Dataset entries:
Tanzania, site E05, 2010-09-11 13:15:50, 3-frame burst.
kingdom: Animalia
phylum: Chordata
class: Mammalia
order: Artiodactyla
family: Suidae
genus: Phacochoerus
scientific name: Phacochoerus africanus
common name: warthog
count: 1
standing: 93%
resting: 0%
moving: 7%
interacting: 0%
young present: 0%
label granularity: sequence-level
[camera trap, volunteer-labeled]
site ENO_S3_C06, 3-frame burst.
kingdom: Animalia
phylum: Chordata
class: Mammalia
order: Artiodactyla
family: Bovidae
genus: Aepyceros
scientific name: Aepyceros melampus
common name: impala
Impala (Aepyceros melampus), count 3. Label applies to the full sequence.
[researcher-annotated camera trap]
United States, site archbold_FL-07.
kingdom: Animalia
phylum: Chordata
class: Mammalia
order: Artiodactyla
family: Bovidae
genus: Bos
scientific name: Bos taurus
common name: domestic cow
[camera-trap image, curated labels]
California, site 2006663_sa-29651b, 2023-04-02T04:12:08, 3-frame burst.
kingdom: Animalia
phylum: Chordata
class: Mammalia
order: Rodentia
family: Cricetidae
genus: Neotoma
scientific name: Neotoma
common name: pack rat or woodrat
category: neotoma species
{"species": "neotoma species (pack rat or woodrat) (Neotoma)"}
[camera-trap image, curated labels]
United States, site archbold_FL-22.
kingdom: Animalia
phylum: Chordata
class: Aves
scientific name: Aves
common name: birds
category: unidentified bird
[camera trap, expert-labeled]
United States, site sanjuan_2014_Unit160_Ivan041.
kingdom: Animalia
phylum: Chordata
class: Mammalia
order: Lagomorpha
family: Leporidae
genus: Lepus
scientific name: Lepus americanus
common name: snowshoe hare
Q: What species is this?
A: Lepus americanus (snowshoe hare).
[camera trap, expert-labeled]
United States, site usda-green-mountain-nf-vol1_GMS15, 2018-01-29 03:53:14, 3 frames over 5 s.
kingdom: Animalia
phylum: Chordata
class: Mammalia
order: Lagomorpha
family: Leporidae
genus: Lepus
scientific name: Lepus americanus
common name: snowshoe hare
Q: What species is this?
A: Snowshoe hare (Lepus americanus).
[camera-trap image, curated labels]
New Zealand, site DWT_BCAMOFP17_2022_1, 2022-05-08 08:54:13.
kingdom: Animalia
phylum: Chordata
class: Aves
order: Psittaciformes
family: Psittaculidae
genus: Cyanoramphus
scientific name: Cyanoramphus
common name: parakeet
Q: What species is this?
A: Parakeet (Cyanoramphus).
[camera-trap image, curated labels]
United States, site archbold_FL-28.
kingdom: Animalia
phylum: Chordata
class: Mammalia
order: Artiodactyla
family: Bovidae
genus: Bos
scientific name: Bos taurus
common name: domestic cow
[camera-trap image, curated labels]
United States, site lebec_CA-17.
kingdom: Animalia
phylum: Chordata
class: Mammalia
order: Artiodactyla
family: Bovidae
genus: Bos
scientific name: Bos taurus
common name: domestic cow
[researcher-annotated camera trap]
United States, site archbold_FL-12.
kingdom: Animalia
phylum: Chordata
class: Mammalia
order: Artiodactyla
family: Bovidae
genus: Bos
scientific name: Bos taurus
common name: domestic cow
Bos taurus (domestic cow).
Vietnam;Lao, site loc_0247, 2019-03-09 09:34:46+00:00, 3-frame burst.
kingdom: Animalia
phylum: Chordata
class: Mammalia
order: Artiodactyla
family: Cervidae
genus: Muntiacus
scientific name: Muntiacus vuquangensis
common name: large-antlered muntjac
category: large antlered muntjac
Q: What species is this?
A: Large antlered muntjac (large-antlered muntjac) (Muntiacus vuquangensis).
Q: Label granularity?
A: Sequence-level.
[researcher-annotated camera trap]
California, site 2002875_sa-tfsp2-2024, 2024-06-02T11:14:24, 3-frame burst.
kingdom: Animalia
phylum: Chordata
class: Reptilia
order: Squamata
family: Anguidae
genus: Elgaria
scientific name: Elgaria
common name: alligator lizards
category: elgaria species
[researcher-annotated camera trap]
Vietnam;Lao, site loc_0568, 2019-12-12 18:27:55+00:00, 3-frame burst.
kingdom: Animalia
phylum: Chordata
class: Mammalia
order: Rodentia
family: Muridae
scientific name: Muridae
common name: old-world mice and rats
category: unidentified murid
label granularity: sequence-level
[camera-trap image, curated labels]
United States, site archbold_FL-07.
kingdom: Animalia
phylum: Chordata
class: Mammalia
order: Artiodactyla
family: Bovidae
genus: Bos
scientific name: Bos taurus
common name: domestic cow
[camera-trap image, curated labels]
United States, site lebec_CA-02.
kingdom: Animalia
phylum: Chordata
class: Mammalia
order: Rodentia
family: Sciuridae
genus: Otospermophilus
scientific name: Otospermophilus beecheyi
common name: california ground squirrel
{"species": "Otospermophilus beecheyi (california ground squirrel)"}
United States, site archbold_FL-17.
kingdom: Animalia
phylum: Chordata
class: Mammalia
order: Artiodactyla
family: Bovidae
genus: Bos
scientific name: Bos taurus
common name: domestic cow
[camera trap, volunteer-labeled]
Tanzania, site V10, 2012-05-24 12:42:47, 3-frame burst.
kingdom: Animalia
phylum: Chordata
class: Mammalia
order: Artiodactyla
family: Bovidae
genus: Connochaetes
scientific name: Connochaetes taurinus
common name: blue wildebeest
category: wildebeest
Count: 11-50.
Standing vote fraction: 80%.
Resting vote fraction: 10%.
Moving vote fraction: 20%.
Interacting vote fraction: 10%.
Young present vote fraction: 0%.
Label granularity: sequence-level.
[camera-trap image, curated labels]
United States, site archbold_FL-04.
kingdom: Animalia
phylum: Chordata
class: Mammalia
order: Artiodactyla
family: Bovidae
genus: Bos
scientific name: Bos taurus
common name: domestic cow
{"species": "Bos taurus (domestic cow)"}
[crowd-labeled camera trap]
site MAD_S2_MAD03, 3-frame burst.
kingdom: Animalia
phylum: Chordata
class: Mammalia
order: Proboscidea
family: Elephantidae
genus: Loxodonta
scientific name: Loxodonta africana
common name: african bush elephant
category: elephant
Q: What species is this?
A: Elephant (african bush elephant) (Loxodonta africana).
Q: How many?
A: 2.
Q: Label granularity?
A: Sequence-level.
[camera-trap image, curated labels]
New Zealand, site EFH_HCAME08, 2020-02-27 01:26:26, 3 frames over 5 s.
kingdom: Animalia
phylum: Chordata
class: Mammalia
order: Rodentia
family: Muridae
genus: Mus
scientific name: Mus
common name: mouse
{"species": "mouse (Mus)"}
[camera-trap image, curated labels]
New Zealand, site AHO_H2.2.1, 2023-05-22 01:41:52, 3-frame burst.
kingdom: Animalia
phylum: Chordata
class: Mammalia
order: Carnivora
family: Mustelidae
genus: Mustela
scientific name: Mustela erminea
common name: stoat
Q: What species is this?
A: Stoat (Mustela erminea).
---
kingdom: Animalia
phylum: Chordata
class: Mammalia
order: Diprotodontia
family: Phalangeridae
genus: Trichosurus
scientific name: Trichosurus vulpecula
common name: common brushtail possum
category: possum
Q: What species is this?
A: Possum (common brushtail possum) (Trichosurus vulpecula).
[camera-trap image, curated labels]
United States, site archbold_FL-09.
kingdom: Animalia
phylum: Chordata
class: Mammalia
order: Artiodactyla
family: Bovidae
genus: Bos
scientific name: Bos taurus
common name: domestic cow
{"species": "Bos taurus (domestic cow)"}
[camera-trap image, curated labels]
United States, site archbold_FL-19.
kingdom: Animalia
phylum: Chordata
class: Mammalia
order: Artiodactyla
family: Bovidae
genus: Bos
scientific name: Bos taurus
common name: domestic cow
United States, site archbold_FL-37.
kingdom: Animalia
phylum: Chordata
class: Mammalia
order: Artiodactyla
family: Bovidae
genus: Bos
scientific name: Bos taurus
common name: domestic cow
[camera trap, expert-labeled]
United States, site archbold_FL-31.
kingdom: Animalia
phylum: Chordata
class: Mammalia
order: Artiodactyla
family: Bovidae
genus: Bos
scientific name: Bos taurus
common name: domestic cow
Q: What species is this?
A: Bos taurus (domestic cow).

REQUIREMENT:
Look above for the line with "United States, site archbold_FL-28." and the line with "United States, site lebec_CA-17.". Write out those two lines and all the lines between them, exactly, and no others.

EXPECTED OUTPUT:
United States, site archbold_FL-28.
kingdom: Animalia
phylum: Chordata
class: Mammalia
order: Artiodactyla
family: Bovidae
genus: Bos
scientific name: Bos taurus
common name: domestic cow
[camera-trap image, curated labels]
United States, site lebec_CA-17.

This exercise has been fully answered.